Auf die vorgenannten Umstände hatte die Berichterstatterin im Juli 2016 ausdrücklich hingewiesen und weiteren Vortrag anheimgestellt. Soweit der Beklagte im Erörterungstermin darauf hingewiesen hat, dass der Abschlussbericht neue Erkenntnisse aus der Auswertung der beschlagnahmten Mobiltelefone sowie der Datensicherung des PC enthalten habe, trifft dies zu; indes ergaben sich hieraus keine für die Rücknahmeentscheidung relevanten Tatsachen.

Lag nach alledem die (letztlich) für den Beginn der Jahresfrist maßgebliche Kenntnis des Beklagten nicht erst nach Zugang des Abschlussberichts des HZA im Dezember 2011, sondern im Zeitpunkt der Ablehnung der Weiterbewilligungsanträge im August 2010 vor, war sie bereits abgelaufen, als der Beklagte den Kläger angehört und nachfolgend den hier streitgegenständlichen Rücknahme- und Erstattungsbescheid am 5. September 2012 erlassen hat. Nach Ablauf der Frist war eine auf § 45 SGB X gestützte Rücknahme der streitgegenständlichen Bewilligung nicht mehr möglich.

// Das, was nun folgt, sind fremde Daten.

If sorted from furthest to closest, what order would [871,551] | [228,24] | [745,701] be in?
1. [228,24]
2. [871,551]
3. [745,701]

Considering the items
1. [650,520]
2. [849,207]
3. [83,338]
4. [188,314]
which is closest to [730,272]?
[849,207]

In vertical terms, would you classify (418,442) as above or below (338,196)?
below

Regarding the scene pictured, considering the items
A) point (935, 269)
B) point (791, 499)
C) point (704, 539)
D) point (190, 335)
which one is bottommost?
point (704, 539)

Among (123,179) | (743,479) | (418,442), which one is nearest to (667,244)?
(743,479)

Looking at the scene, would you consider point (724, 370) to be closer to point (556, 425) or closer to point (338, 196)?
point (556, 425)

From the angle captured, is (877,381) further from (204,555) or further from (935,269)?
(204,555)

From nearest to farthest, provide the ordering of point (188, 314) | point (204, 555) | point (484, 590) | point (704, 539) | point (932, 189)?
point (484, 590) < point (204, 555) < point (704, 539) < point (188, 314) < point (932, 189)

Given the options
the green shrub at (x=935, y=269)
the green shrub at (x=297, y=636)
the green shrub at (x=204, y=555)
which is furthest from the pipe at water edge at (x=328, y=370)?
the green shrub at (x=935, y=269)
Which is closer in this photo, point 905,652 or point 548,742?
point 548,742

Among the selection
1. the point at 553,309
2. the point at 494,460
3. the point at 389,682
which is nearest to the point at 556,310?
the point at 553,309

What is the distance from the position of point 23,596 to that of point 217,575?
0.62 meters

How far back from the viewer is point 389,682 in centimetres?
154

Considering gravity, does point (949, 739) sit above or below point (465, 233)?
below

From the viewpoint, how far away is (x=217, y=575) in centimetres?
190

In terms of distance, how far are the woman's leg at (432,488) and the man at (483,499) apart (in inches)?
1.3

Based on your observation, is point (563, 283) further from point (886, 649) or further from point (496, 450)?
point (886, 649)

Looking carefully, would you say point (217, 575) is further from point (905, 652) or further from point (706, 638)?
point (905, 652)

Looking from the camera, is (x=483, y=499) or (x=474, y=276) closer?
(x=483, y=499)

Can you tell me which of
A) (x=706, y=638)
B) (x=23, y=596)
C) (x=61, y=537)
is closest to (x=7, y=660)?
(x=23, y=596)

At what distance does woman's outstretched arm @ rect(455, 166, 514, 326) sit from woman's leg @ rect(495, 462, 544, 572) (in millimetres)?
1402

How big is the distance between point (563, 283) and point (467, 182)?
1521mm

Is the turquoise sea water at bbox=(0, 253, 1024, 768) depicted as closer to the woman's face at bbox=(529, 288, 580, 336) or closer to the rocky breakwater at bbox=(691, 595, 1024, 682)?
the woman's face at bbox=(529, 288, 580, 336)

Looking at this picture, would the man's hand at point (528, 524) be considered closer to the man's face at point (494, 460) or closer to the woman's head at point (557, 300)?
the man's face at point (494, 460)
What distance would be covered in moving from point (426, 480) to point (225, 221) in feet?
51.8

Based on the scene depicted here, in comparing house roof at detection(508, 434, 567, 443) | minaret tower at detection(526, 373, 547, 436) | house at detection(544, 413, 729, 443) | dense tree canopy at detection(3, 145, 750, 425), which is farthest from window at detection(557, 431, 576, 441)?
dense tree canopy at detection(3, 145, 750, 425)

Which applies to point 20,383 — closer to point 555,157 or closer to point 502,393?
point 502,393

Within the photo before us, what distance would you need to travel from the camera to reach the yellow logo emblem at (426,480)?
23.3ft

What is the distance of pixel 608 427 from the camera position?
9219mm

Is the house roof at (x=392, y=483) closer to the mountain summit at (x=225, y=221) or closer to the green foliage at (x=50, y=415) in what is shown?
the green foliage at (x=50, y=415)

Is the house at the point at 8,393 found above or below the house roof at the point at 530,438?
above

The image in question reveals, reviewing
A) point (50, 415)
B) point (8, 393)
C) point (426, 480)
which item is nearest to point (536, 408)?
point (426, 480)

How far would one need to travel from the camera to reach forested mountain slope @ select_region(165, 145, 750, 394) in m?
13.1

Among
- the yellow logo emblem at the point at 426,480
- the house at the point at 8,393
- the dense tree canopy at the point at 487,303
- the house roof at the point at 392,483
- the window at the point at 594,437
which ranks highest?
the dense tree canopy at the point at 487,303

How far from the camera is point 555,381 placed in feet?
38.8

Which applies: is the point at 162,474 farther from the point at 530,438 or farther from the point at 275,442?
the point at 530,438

Der angegriffene Rücknahme- und Erstattungsbescheid war daher wegen Verstoßes gegen § 45 Abs. 4 Satz 2 SGB X rechtswidrig. Er ist vom SG zu Recht aufgehoben worden. Die Berufung des Beklagten war zurückzuweisen.

Die Kostenentscheidung folgt aus § 193 SGG.

Gründe für die Zulassung der Revision liegen nicht vor. Es handelt sich um eine Einzelfall-entscheidung auf gesicherter Rechtsgrundlage.